Counterfeiting is far from a victimless crime. We’ve suspected for a long time that counterfeit goods have been used to fund organized crime, terrorist organizations and large-scale crime syndicates.
French authorities found that the Charlie Hebdo attackers financed their terrorist attack in part by trafficking counterfeit sportswear, while the group accused of the Madrid train bombings in 2004 had used proceeds from the sale of pirated goods to fund their activities. International authorities also found Al Qaeda training materials that suggested using counterfeit goods to fund its activities.
Illegal counterfeit rings are commonly found hiding in plain sight, such as market stalls and second-hand shops. But in the era of e-commerce, the majority of counterfeit sellers are now listing items on well-known online marketplaces such as Amazon, eBay and
Why counterfeiting? In terms of the levels of risk involved compared with potential gains, the penalties are fairly low for people caught selling counterfeits.

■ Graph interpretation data
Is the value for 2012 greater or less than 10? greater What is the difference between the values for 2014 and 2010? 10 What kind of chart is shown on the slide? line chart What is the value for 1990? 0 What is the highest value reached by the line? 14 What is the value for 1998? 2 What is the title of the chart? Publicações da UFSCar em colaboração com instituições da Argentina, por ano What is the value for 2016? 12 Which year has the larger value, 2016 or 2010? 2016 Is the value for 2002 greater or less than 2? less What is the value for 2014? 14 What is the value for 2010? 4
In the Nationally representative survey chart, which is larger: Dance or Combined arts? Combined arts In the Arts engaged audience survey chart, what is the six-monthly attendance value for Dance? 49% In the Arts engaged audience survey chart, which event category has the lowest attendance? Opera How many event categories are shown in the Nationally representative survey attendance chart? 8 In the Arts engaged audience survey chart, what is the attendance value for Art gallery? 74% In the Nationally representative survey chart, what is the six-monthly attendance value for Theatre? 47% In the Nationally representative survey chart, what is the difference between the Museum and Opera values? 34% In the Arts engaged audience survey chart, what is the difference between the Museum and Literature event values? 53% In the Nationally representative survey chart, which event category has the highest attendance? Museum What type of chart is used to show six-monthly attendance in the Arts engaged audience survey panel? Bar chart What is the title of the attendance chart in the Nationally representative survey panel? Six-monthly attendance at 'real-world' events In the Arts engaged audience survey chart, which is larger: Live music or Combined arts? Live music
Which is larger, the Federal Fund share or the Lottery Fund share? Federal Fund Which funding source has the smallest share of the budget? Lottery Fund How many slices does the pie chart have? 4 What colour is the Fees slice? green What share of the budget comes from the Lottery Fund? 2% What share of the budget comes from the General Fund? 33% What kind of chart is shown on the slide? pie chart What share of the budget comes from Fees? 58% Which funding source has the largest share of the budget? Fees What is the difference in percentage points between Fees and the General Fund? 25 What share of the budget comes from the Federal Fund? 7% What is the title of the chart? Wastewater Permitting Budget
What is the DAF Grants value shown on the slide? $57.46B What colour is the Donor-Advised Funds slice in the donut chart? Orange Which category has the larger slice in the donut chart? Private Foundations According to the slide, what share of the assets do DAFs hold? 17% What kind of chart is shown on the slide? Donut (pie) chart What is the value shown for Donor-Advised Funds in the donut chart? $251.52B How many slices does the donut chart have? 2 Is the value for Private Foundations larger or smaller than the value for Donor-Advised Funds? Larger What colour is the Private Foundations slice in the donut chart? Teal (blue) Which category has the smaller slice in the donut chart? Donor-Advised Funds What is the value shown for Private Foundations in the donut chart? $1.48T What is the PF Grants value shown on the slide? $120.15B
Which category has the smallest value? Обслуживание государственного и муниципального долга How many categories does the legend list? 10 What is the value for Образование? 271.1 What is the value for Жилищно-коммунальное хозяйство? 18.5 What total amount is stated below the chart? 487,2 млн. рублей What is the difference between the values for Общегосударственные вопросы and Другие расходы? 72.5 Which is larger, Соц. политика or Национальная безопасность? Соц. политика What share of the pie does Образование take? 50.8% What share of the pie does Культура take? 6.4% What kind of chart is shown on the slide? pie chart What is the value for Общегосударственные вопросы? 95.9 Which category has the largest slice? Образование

■ Exercise details
Please continue the counterfeiting text above from its last sentence.

■ Reply
In France, selling counterfeit products is punishable by a two-year prison term and a €150,000 fine. Compare this to selling illegal drugs which is punishable by a ten-year prison term and a €7,500,000 fine.
In the UK, the maximum sentence for the sale of counterfeit goods is around 10 years in prison, but most cases are much shorter. One man found selling more than £2 million worth of fakes received just 32 months in prison.
Brands need smarter technologies capable of outsmarting terrorist and organized criminal groups. AI/machine learning and clustering technology are capable of scanning through the mass amount of fake goods available on the Internet and find behavioral patterns linking sellers back to illegitimate websites, social media profiles, and even physical addresses.
But heightened awareness of the issue is also needed, as it’s highly unlikely consumers would knowingly purchase fakes if they knew where their cash was going.